Pre-gasing bottles?

Homebrew Talk - Beer, Wine, Mead, & Cider Brewing Discussion Forum

Help Support Homebrew Talk - Beer, Wine, Mead, & Cider Brewing Discussion Forum:

This site may earn a commission from merchant affiliate links, including eBay, Amazon, and others.

hoppybrewster

Well-Known Member
Joined
Nov 24, 2011
Messages
995
Reaction score
16
Location
Arkansaw
OK, been thinking about these oxygen absorbing caps you can buy. Do they really work? Not sure any one could say they 100% work. So I was wondering, could you just let a little co2 into the bottle then cap it? Would you have to back off the priming sugar if you used this method?
 
I have bottled beers that I have aged extensively, and never had oxidation issues. I wouldn't bother with the special caps. Of course, I've been corrected before, and am sure I will be corrected by those more knowledgeable in the future. One way to learn!
 
I think the caps are BS. Wouldn't the absorb all the oxygen they could hold while sitting in the store?
 
hoppybrewster said:
OK, been thinking about these oxygen absorbing caps you can buy. Do they really work? Not sure any one could say they 100% work. So I was wondering, could you just let a little co2 into the bottle then cap it? Would you have to back off the priming sugar if you used this method?

Bump
 
I think the caps are BS. Wouldn't the absorb all the oxygen they could hold while sitting in the store?

I have heard (on Basic Brewing, maybe) that they require contact with liquid to be activated. I spritz them with starsan right before capping.
 
CO2 priming of bottles is ideal, as is using CO2 to move beer rather than an autosiphon. Not that I do either.

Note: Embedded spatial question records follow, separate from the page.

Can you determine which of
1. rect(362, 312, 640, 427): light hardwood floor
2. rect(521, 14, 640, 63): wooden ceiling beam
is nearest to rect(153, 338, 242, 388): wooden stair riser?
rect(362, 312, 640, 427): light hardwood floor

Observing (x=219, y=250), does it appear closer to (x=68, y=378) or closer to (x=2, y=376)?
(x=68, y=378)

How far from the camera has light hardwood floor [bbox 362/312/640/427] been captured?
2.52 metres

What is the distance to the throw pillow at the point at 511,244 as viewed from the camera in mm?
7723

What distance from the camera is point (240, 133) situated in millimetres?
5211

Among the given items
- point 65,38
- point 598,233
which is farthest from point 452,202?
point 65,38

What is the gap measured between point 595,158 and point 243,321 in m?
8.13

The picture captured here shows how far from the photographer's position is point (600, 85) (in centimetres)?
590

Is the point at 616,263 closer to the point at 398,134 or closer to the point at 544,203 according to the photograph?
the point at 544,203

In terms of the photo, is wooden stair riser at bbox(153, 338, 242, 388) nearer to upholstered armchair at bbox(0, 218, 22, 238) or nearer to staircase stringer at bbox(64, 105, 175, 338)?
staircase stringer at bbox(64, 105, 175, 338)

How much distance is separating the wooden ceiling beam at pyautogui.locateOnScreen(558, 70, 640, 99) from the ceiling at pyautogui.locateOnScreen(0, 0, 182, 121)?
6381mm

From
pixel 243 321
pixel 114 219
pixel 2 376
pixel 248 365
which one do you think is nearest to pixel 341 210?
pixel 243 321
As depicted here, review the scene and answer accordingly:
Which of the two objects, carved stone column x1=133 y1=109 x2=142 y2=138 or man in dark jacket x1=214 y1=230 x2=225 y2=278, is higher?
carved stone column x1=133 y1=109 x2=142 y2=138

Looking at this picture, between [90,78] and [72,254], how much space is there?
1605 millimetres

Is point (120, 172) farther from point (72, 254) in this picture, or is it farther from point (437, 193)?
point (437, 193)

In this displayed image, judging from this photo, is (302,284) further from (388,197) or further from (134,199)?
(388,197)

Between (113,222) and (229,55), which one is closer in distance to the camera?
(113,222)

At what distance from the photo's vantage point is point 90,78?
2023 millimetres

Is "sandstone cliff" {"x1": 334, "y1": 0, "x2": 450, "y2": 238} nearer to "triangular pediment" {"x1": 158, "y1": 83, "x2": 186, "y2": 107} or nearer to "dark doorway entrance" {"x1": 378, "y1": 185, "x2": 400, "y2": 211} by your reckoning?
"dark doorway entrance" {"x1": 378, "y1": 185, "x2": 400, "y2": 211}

Sierra Nevada did years of research on the oxygen absorbing caps. I didn't find any published results in a quick search, but it is often referenced.
 
I'd like to try this. I would like some advise from the wise ones on how to set this up, ie tanks, valves, whatever I need.
 
My problem with prefilling bottles with CO1 before filling is that when you use a bottling wand you fill to the brim, then when you remove the wand it lowers the fill level to where it should be but that space is filled with O2 and you lost all your CO2. Unless of course you flooded a bin in CO2 and filled in there.

Oops I meant CO2. You really do not want to fill your beers with Carbon Monoxide.
 
My opinion, I think you'd be wasting effort in getting a system set up to get CO2 in the bottles before capping.
To answer your questions, I haven't heard 100% that the caps work, but I assume that they do, at least to a degree. The lining has a chemical in it that, once wet, absorbs the oxygen in the headspace. This doesn't happen immediately, so don't be concerned about getting them wet while dunking them in sanitizer and then becoming ineffective in a matter of moments.

As DrunkleJon pointed out, you'd have to flush the headspace in the bottle after pulling the bottling wand out, kind of a pain IMO.

With proper bottling technique, you can cap on very little oxygen, the caps giving you a little additional peace of mind. If you fill the bottle from the bottom with little aeration (as with a bottling wand), rest the sanitized cap on top, and let it sit for 30 seconds or so (I do this by filling a few at a time, then capping a few at a time), then crimp the caps, some of the CO2 left over from fermentation should theoretically push some of the O2 out. Again, this is very minimal at best.

I'd recommend using the O2 absorbing caps for beers that you plan to store for a while, use regular caps on everything else if you choose to save a little bit of money. You would not need to adjust priming sugar as was originally asked. The time and effort you'd spend on flushing the bottle headspace with CO2 isn't worth it, I very much doubt you'd see an improvement for that effort.
 
I'd like to try this. I would like some advise from the wise ones on how to set this up, ie tanks, valves, whatever I need.

The easiest way would be to get a basic kegging system and a beer gun. If you intended to bottle all your beer, you can just use the keg as a fancy bottling bucket. Or you can force-carb and then bottle what you want. The beer gun lets you inject CO2 into the bottle, then fill with beer from the pressurized keg.

You'd be looking at at least a couple hundred dollars to set this up.